### PROBLEM DETAILS
Beginning with the line that holds "Coronation Street star", copy each line through the end of the material below, exactly and with no pictures.

### COLLECTED MATERIAL

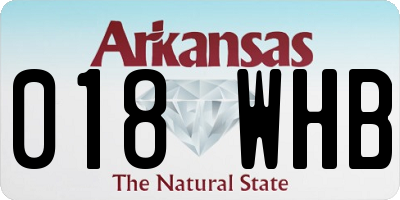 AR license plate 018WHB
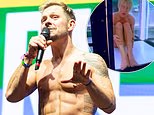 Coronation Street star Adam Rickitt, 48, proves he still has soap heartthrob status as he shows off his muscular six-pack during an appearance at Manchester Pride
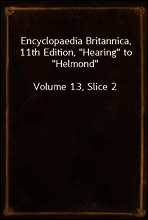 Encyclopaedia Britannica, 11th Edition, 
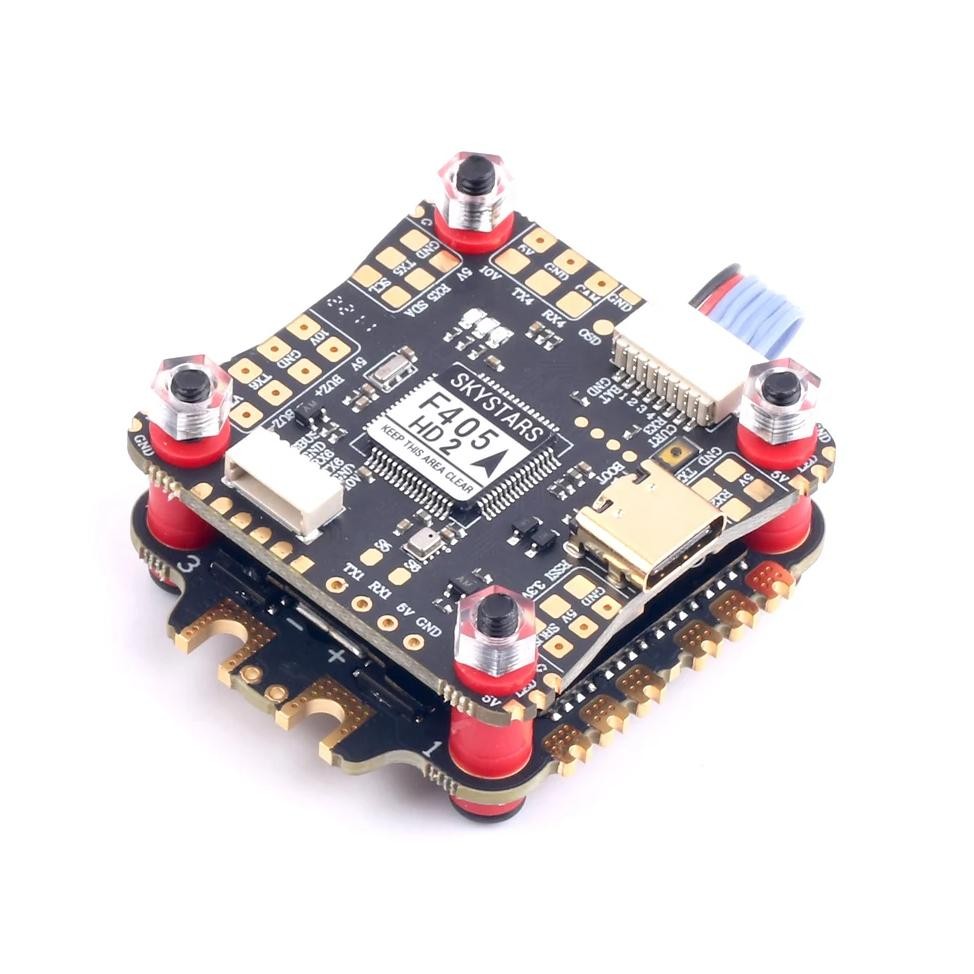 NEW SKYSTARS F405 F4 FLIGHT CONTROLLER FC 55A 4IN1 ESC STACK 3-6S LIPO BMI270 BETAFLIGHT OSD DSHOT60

### EXERCISE ANSWER
 Coronation Street star Adam Rickitt, 48, proves he still has soap heartthrob status as he shows off his muscular six-pack during an appearance at Manchester Pride
 Encyclopaedia Britannica, 11th Edition, 
 NEW SKYSTARS F405 F4 FLIGHT CONTROLLER FC 55A 4IN1 ESC STACK 3-6S LIPO BMI270 BETAFLIGHT OSD DSHOT60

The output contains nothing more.